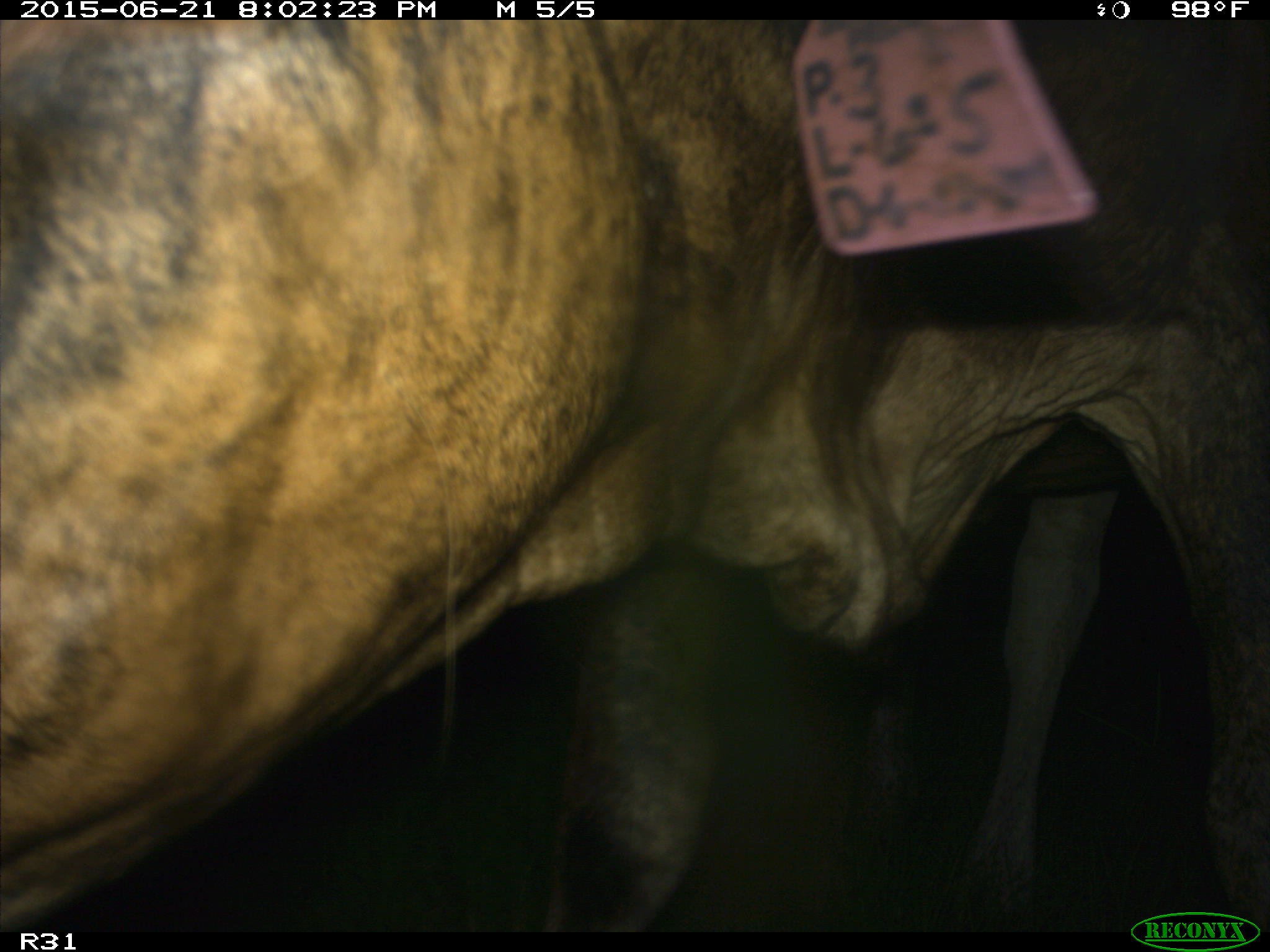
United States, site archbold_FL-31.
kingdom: Animalia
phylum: Chordata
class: Mammalia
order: Artiodactyla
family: Bovidae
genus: Bos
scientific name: Bos taurus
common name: domestic cow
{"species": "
☆ ☆ ☆
> **WHAT TO DO**:
From the first line to the last, set down the data exactly, without the pictures.

> **YOUR SOLUTION**:
United States, site archbold_FL-31.
kingdom: Animalia
phylum: Chordata
class: Mammalia
order: Artiodactyla
family: Bovidae
genus: Bos
scientific name: Bos taurus
common name: domestic cow
{"species": "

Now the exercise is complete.